# WHAT YOU WILL DO:
This task calls for every line of the material to be output verbatim.

# PROVIDED ENTRIES:
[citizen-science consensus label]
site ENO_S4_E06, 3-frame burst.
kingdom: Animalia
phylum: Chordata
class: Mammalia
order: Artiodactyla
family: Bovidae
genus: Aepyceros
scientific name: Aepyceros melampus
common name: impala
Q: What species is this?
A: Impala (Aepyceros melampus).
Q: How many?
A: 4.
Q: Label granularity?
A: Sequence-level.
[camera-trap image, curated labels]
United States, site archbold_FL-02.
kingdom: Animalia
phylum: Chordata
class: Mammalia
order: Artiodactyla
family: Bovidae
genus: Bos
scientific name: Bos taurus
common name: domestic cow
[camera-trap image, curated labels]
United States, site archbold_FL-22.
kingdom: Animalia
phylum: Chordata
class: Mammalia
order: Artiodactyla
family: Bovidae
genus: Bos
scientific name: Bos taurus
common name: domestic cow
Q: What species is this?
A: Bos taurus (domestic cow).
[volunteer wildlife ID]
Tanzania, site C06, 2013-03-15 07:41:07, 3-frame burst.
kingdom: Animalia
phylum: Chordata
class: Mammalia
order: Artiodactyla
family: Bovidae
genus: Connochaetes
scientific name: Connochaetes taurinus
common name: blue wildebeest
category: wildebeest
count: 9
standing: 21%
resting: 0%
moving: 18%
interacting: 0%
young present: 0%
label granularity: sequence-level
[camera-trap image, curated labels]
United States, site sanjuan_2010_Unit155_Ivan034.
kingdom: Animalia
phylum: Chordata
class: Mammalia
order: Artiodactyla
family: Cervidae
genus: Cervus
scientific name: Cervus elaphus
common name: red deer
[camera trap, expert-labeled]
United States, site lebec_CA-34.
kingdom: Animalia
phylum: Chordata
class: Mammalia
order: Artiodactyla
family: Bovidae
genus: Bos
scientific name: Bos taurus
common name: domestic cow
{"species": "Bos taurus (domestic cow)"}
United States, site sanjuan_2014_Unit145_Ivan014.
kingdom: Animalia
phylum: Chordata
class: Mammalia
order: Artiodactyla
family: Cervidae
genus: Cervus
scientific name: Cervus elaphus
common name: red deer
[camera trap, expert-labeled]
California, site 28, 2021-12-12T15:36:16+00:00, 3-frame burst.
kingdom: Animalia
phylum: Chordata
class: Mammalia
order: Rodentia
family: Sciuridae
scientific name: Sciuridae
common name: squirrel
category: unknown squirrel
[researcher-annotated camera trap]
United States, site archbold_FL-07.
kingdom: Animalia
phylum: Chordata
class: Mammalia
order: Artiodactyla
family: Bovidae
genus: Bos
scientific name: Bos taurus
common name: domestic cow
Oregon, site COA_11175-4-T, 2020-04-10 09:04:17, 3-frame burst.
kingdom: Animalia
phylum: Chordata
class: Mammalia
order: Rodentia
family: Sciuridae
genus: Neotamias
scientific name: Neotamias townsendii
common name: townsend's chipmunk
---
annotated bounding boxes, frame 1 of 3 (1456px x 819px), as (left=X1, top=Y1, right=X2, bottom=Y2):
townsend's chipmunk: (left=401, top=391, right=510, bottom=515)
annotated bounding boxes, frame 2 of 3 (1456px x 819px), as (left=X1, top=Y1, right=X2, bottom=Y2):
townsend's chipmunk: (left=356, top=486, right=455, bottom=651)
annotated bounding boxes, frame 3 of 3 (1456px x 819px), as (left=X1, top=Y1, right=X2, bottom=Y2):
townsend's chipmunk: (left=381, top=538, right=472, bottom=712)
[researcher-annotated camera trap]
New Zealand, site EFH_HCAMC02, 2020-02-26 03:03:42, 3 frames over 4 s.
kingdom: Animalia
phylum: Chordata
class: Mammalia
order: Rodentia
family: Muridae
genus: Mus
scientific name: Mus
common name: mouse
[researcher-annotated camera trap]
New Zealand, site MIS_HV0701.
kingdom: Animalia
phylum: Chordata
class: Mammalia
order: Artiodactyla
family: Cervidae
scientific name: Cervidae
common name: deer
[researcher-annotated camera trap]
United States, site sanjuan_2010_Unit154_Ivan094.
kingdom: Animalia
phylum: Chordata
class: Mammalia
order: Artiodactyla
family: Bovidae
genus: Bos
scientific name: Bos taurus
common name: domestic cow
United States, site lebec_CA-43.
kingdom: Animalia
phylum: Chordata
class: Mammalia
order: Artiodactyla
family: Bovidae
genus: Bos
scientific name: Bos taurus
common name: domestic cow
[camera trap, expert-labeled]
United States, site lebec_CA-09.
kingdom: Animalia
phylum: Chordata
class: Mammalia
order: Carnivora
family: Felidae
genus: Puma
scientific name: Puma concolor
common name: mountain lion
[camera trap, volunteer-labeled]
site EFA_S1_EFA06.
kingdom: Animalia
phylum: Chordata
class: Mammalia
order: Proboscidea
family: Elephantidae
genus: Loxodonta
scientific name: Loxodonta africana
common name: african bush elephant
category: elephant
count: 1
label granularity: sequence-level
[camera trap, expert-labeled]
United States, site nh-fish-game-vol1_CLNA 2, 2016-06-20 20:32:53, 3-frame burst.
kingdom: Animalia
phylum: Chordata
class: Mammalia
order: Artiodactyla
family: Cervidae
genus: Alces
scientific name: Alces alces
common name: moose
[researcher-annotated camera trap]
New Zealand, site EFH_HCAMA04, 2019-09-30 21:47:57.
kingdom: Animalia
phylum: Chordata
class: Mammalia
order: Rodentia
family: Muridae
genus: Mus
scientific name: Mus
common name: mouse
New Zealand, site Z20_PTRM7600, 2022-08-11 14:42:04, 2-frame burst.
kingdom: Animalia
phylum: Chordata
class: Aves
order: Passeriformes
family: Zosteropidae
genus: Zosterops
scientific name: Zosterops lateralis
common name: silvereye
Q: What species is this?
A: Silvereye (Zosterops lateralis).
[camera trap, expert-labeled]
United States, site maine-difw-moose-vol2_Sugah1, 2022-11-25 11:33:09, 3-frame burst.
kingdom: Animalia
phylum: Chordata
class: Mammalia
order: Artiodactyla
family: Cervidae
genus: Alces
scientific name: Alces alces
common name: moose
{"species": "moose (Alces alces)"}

# SOLUTION FOR THIS PROBLEM:
[citizen-science consensus label]
site ENO_S4_E06, 3-frame burst.
kingdom: Animalia
phylum: Chordata
class: Mammalia
order: Artiodactyla
family: Bovidae
genus: Aepyceros
scientific name: Aepyceros melampus
common name: impala
Q: What species is this?
A: Impala (Aepyceros melampus).
Q: How many?
A: 4.
Q: Label granularity?
A: Sequence-level.
[camera-trap image, curated labels]
United States, site archbold_FL-02.
kingdom: Animalia
phylum: Chordata
class: Mammalia
order: Artiodactyla
family: Bovidae
genus: Bos
scientific name: Bos taurus
common name: domestic cow
[camera-trap image, curated labels]
United States, site archbold_FL-22.
kingdom: Animalia
phylum: Chordata
class: Mammalia
order: Artiodactyla
family: Bovidae
genus: Bos
scientific name: Bos taurus
common name: domestic cow
Q: What species is this?
A: Bos taurus (domestic cow).
[volunteer wildlife ID]
Tanzania, site C06, 2013-03-15 07:41:07, 3-frame burst.
kingdom: Animalia
phylum: Chordata
class: Mammalia
order: Artiodactyla
family: Bovidae
genus: Connochaetes
scientific name: Connochaetes taurinus
common name: blue wildebeest
category: wildebeest
count: 9
standing: 21%
resting: 0%
moving: 18%
interacting: 0%
young present: 0%
label granularity: sequence-level
[camera-trap image, curated labels]
United States, site sanjuan_2010_Unit155_Ivan034.
kingdom: Animalia
phylum: Chordata
class: Mammalia
order: Artiodactyla
family: Cervidae
genus: Cervus
scientific name: Cervus elaphus
common name: red deer
[camera trap, expert-labeled]
United States, site lebec_CA-34.
kingdom: Animalia
phylum: Chordata
class: Mammalia
order: Artiodactyla
family: Bovidae
genus: Bos
scientific name: Bos taurus
common name: domestic cow
{"species": "Bos taurus (domestic cow)"}
United States, site sanjuan_2014_Unit145_Ivan014.
kingdom: Animalia
phylum: Chordata
class: Mammalia
order: Artiodactyla
family: Cervidae
genus: Cervus
scientific name: Cervus elaphus
common name: red deer
[camera trap, expert-labeled]
California, site 28, 2021-12-12T15:36:16+00:00, 3-frame burst.
kingdom: Animalia
phylum: Chordata
class: Mammalia
order: Rodentia
family: Sciuridae
scientific name: Sciuridae
common name: squirrel
category: unknown squirrel
[researcher-annotated camera trap]
United States, site archbold_FL-07.
kingdom: Animalia
phylum: Chordata
class: Mammalia
order: Artiodactyla
family: Bovidae
genus: Bos
scientific name: Bos taurus
common name: domestic cow
Oregon, site COA_11175-4-T, 2020-04-10 09:04:17, 3-frame burst.
kingdom: Animalia
phylum: Chordata
class: Mammalia
order: Rodentia
family: Sciuridae
genus: Neotamias
scientific name: Neotamias townsendii
common name: townsend's chipmunk
---
annotated bounding boxes, frame 1 of 3 (1456px x 819px), as (left=X1, top=Y1, right=X2, bottom=Y2):
townsend's chipmunk: (left=401, top=391, right=510, bottom=515)
annotated bounding boxes, frame 2 of 3 (1456px x 819px), as (left=X1, top=Y1, right=X2, bottom=Y2):
townsend's chipmunk: (left=356, top=486, right=455, bottom=651)
annotated bounding boxes, frame 3 of 3 (1456px x 819px), as (left=X1, top=Y1, right=X2, bottom=Y2):
townsend's chipmunk: (left=381, top=538, right=472, bottom=712)
[researcher-annotated camera trap]
New Zealand, site EFH_HCAMC02, 2020-02-26 03:03:42, 3 frames over 4 s.
kingdom: Animalia
phylum: Chordata
class: Mammalia
order: Rodentia
family: Muridae
genus: Mus
scientific name: Mus
common name: mouse
[researcher-annotated camera trap]
New Zealand, site MIS_HV0701.
kingdom: Animalia
phylum: Chordata
class: Mammalia
order: Artiodactyla
family: Cervidae
scientific name: Cervidae
common name: deer
[researcher-annotated camera trap]
United States, site sanjuan_2010_Unit154_Ivan094.
kingdom: Animalia
phylum: Chordata
class: Mammalia
order: Artiodactyla
family: Bovidae
genus: Bos
scientific name: Bos taurus
common name: domestic cow
United States, site lebec_CA-43.
kingdom: Animalia
phylum: Chordata
class: Mammalia
order: Artiodactyla
family: Bovidae
genus: Bos
scientific name: Bos taurus
common name: domestic cow
[camera trap, expert-labeled]
United States, site lebec_CA-09.
kingdom: Animalia
phylum: Chordata
class: Mammalia
order: Carnivora
family: Felidae
genus: Puma
scientific name: Puma concolor
common name: mountain lion
[camera trap, volunteer-labeled]
site EFA_S1_EFA06.
kingdom: Animalia
phylum: Chordata
class: Mammalia
order: Proboscidea
family: Elephantidae
genus: Loxodonta
scientific name: Loxodonta africana
common name: african bush elephant
category: elephant
count: 1
label granularity: sequence-level
[camera trap, expert-labeled]
United States, site nh-fish-game-vol1_CLNA 2, 2016-06-20 20:32:53, 3-frame burst.
kingdom: Animalia
phylum: Chordata
class: Mammalia
order: Artiodactyla
family: Cervidae
genus: Alces
scientific name: Alces alces
common name: moose
[researcher-annotated camera trap]
New Zealand, site EFH_HCAMA04, 2019-09-30 21:47:57.
kingdom: Animalia
phylum: Chordata
class: Mammalia
order: Rodentia
family: Muridae
genus: Mus
scientific name: Mus
common name: mouse
New Zealand, site Z20_PTRM7600, 2022-08-11 14:42:04, 2-frame burst.
kingdom: Animalia
phylum: Chordata
class: Aves
order: Passeriformes
family: Zosteropidae
genus: Zosterops
scientific name: Zosterops lateralis
common name: silvereye
Q: What species is this?
A: Silvereye (Zosterops lateralis).
[camera trap, expert-labeled]
United States, site maine-difw-moose-vol2_Sugah1, 2022-11-25 11:33:09, 3-frame burst.
kingdom: Animalia
phylum: Chordata
class: Mammalia
order: Artiodactyla
family: Cervidae
genus: Alces
scientific name: Alces alces
common name: moose
{"species": "moose (Alces alces)"}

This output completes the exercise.